It was during the Cold War that Gray’s strip weathered its most severe criticism. Ironically, he simultaneously was “accused of being both a right-wing warmonger and a Communist sympathizer.” Editors disliked his depiction of “violence, drug use, and anti-labor sentiment,” and it “set off a firestorm of protest, and thirty newspapers canceled the strip.” [Brian Walker, The Comics: The Complete Collection (New York: Harry N. Abrams, Inc., 2008).]

Gray shot back, “I shall continue to pound on the idea that the old time way was the best for us–individual freedom, honest hard work, and a chance for any man with the proper drive and decency to gain and hold wealth and power.” [Ibid.] He had always dealt in the strip with political corruption, criminal gangs, and villains of all sorts. He was especially critical of the New Deal, Franklin Roosevelt, and labor unions.
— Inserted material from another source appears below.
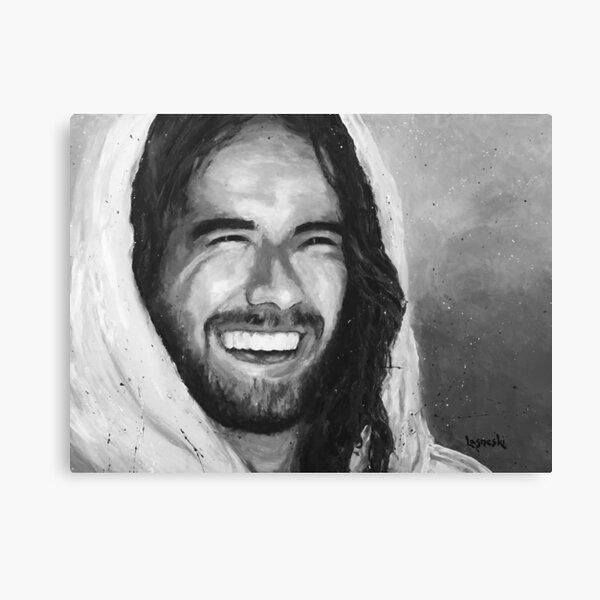 Jesús sonriendo # 2 Lienzo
And, despite the criticisms, he continued to use the strip as “a platform to express his conservative views on politics, economics, and social injustice.” [Ibid.]
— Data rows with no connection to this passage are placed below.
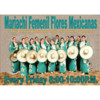 Logo Mariachi, Quintet and Trio Available for all types of events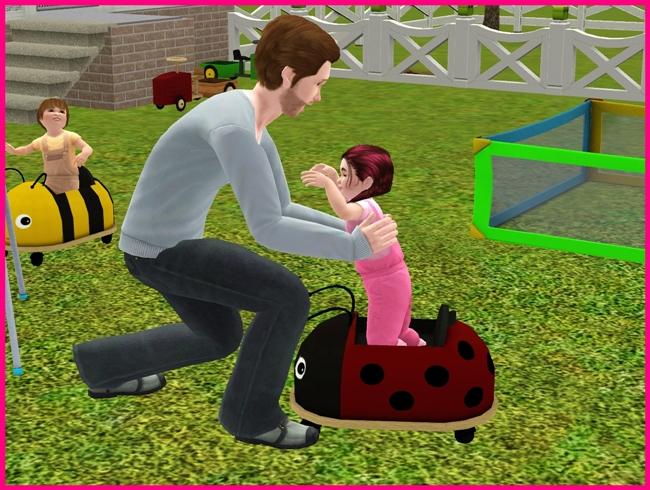 Chapitre 27 : Un week-end romantique et les enfants profitent.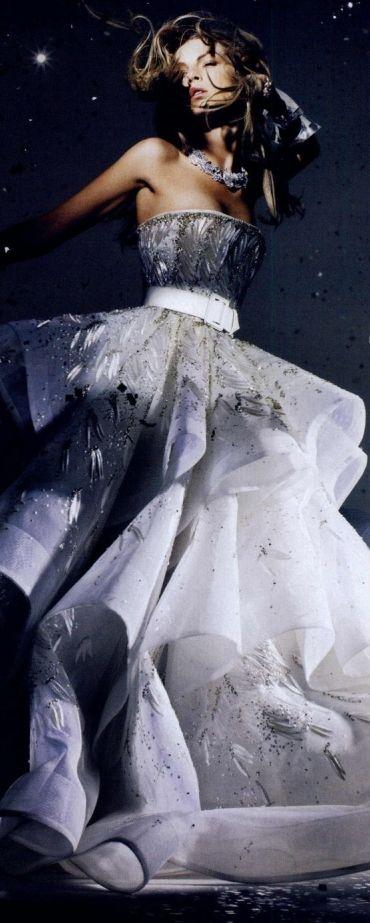 www.dior.com, Dior Haute Couture, Bridal Collection, bride, bridal, wedding, noiva, عروس, زفاف, novia, sposa, כלה, abiti da sposa, vestidos de novia, vestidos de noiva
After Gray died in 1968, Leonard Starr tried to reintroduce the strip with the simple title Annie in 1979 after the phenomenal success of Annie, the Broadway stage adaptation of the strip. But his effort proved short-lived and unsuccessful.
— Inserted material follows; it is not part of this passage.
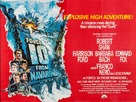 Force 10 From Navarone - British Movie Poster (xs thumbnail)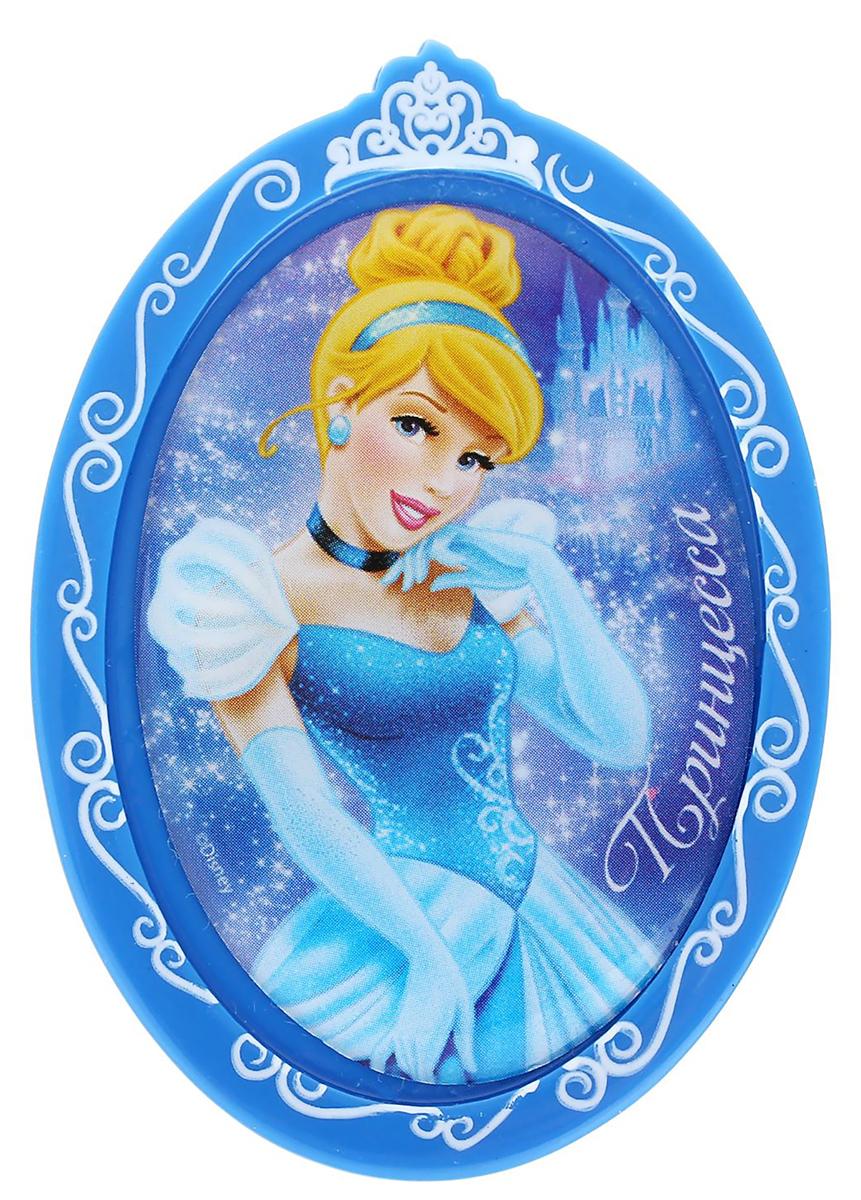 Магнит-рамка Disney Золушка, 4,5 х 6,3 см. 12568631256863Дарите радость с Disney Удивите малышей уникальным сувениром с любимым персонажем! Он порадует ребёнка стильным дизайном и ярким исполнением. Красочный акриловый магнит будет долгие годы украшать холодильник или другую металлическую поверхность. Изделие дополнено оригинальной открыткой, где можно написать тёплые слова и сделать маленький подарок более личным. Соберите коллекцию аксессуаров с любимыми героями!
Just as Annie was orphaned, so was Gray, who spent life after his teens without parents. Therefore, he could empathize with his fictional cartoon strip character.

Thankfully, God allowed me to have the influence of a godly mother into my early adult years. I also enjoyed the privilege of having a good mother-in-law, and the lives of those two female influences on my life overlapped by a little more than a year. Mother was tragically killed by a drunk driver shortly after our first child was born. She never knew the other three daughters. My mother-in-law passed about three years ago, but she was able to witness the births, growing up, and marriages of all four girls.

Both of those women had a profound influence on my life. I still miss them, never more than when I watch my grandchildren (who would have been their great grandchildren) growing up. I wonder how much joy they both would have received from having them around.

If you still have your mother, I hope that you’ll honor her this Mother’s Day. If she is no longer with you, you can still honor her memory by recalling all the good she was to you.

2 thoughts on “Two Mothers and an Orphan

  1. This is a very interesting read! How dreadful to lose your mother in such an horrific way. This piece reminds me of my mother: I was very close to her even though I seldom saw her for I lived so far away from her. We wrote letters (real ones) to each other every week and took turns phoning each other over weekends. Now my daughter lives too far away to see often: she phones me every Sunday and I e-mail her every week.

    Liked by 1 person

    1. Now both of us know how our parents felt when we were young but lived far from them! That’s the situation with all four of our daughters and all eight grandchildren. And those kids grow up so fast!